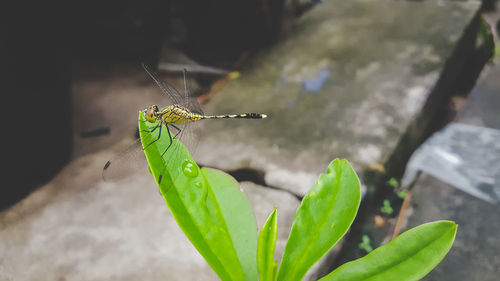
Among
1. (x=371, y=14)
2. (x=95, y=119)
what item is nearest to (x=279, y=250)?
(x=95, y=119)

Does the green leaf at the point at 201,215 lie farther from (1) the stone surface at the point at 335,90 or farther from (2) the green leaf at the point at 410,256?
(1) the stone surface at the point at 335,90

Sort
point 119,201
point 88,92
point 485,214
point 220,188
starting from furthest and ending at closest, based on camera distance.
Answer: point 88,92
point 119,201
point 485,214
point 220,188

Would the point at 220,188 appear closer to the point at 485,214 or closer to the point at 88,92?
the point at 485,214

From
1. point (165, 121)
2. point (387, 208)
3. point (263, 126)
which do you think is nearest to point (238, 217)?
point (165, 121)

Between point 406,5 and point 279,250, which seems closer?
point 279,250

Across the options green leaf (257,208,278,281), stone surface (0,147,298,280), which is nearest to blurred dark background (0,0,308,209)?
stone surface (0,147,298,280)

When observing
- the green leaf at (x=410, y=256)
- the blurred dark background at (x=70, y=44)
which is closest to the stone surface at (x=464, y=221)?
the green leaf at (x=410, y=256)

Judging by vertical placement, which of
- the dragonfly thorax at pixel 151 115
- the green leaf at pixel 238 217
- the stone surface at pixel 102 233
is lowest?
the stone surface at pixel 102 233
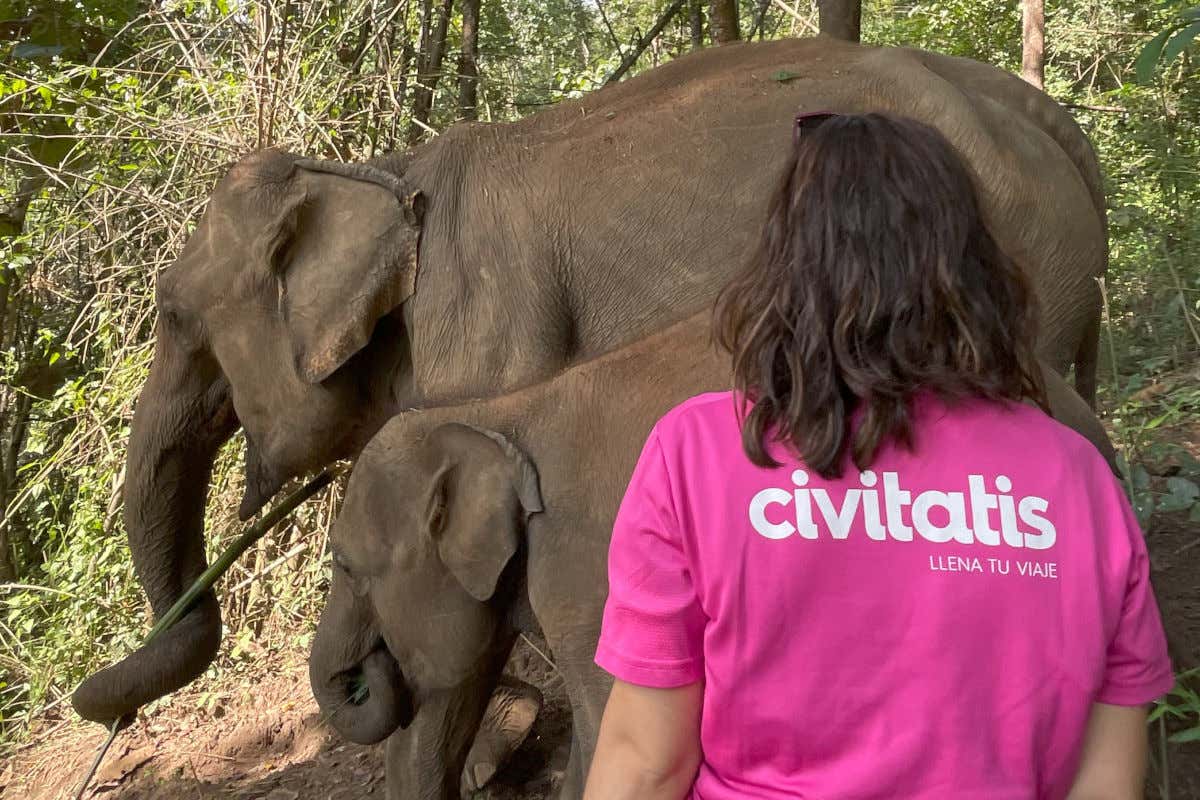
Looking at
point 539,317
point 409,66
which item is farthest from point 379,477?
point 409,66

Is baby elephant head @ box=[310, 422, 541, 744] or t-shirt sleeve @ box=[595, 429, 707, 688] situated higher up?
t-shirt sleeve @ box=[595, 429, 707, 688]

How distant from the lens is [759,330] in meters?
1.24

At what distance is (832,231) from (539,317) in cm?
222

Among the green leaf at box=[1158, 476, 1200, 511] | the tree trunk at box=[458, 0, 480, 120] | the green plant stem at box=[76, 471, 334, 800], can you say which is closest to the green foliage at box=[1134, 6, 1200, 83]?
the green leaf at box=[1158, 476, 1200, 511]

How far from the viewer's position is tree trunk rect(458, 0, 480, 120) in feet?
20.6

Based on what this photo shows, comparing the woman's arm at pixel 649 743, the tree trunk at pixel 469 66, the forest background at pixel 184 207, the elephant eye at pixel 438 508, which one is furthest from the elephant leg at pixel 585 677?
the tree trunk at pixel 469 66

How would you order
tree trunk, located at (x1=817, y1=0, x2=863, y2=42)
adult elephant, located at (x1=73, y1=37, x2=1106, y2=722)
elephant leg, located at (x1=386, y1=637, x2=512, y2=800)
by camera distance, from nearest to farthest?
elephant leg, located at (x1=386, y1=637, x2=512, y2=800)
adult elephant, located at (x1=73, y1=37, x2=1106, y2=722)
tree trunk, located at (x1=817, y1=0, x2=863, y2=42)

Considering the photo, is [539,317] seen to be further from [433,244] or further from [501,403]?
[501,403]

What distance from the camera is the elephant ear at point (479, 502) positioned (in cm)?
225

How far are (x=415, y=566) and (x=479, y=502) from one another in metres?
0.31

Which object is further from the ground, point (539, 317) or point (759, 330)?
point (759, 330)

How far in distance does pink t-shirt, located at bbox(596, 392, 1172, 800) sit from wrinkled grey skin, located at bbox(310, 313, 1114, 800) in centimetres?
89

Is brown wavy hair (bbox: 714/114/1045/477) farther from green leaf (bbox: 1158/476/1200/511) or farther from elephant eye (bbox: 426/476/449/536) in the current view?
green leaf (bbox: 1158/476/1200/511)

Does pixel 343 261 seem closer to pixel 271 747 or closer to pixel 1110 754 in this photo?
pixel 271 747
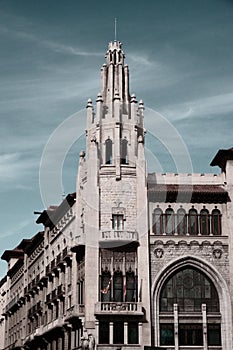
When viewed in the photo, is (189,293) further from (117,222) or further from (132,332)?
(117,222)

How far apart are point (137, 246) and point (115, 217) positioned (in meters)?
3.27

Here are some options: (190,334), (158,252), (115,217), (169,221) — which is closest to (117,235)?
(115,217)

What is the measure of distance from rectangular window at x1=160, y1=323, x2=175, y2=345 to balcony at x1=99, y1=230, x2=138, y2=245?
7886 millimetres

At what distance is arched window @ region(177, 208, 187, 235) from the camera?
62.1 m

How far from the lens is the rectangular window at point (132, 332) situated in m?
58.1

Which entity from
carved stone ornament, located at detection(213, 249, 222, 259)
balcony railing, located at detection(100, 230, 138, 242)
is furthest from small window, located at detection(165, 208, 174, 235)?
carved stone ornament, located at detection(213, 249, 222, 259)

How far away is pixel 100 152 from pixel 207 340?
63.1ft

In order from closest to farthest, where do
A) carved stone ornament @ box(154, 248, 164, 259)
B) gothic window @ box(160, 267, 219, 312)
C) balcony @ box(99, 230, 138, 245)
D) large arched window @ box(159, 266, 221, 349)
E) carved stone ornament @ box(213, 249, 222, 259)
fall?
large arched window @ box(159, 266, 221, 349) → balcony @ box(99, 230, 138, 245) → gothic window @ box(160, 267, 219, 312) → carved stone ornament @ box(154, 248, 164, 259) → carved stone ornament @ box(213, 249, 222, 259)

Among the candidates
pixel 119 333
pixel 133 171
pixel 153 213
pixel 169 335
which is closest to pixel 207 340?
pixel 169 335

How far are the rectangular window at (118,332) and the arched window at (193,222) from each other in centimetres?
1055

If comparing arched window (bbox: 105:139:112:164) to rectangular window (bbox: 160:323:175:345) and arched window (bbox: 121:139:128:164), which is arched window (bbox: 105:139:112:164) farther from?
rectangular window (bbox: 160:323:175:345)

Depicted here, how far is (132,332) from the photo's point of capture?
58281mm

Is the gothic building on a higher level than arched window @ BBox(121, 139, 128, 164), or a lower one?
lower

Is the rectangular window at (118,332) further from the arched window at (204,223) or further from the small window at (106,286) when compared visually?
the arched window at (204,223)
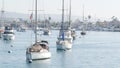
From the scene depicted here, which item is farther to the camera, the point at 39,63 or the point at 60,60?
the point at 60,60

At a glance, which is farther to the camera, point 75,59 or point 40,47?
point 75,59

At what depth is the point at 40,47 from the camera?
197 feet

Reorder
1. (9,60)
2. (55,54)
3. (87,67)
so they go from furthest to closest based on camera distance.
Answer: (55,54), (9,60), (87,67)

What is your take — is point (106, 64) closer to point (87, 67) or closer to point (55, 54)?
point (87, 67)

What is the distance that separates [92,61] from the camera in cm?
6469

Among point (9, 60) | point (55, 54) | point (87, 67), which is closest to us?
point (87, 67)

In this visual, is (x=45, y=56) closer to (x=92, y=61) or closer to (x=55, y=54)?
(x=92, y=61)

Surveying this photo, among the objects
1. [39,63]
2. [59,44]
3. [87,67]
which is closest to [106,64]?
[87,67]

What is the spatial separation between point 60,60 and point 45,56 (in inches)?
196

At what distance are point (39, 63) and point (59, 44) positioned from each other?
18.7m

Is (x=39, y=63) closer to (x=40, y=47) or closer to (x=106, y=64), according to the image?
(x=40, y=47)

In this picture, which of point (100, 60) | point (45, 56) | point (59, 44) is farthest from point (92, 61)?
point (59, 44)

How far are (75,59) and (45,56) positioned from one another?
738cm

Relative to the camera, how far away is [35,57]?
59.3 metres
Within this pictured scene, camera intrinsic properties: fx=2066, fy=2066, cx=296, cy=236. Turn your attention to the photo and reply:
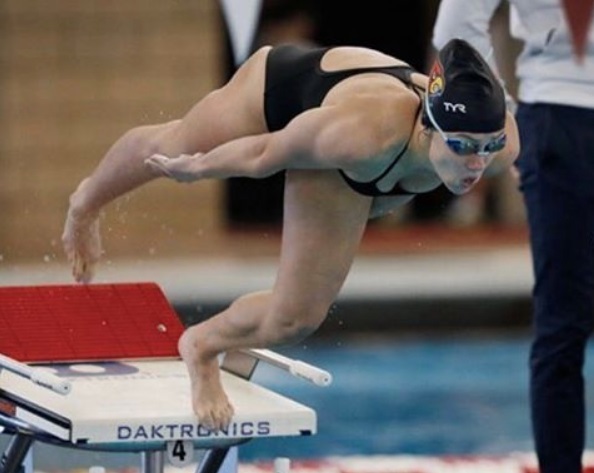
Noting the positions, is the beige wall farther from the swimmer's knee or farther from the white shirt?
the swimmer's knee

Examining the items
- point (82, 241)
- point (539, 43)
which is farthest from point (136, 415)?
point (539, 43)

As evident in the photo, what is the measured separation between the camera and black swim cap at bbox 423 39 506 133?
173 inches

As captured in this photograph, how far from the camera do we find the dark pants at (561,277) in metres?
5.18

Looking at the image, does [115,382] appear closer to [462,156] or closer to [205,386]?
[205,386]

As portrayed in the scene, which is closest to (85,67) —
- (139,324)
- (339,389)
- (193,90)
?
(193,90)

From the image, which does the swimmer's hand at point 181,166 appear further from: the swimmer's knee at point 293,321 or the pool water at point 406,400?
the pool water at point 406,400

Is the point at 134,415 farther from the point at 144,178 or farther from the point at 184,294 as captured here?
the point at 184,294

...

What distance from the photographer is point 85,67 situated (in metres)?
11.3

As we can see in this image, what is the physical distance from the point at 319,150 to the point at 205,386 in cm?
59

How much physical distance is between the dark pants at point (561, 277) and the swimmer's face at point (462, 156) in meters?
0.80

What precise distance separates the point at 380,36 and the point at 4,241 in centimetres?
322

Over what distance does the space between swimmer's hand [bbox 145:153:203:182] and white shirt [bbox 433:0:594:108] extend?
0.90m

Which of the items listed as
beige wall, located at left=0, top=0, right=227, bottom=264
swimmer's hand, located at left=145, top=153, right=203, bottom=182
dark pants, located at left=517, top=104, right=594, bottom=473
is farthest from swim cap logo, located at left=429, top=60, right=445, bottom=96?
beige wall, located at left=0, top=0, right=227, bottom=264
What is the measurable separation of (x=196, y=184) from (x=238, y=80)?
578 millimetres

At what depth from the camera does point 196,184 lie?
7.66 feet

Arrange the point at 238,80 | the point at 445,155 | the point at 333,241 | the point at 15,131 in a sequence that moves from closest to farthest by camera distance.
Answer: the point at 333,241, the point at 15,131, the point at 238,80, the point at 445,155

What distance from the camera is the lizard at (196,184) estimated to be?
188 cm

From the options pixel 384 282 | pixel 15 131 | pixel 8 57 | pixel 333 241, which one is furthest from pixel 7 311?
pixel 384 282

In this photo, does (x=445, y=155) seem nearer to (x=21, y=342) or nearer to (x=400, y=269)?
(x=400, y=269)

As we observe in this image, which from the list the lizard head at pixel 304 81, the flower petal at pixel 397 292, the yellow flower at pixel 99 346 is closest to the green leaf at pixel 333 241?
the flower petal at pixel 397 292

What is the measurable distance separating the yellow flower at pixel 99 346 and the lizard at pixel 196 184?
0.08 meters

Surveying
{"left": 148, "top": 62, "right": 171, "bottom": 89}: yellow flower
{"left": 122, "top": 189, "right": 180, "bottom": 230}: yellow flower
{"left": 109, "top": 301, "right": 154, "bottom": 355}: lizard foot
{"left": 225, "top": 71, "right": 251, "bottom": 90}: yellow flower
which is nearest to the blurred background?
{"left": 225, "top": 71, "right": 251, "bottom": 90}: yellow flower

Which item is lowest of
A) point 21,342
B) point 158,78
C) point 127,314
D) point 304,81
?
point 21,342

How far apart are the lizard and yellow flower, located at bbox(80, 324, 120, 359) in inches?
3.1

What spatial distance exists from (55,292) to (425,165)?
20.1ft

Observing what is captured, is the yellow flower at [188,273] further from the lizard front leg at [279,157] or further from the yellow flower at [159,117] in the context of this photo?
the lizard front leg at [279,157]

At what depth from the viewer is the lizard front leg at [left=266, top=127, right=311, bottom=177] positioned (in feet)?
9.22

◆ **Problem requirements**: Please find every line in both blocks of items above that contains the word "feet" and copy each one. Case counts.

◆ **Solution to the problem**:
How far from the viewer's position is tree trunk rect(458, 0, 480, 120) in feet?
197 feet
7.66 feet
At what depth from the viewer is the lizard front leg at [left=266, top=127, right=311, bottom=177] positioned (in feet)?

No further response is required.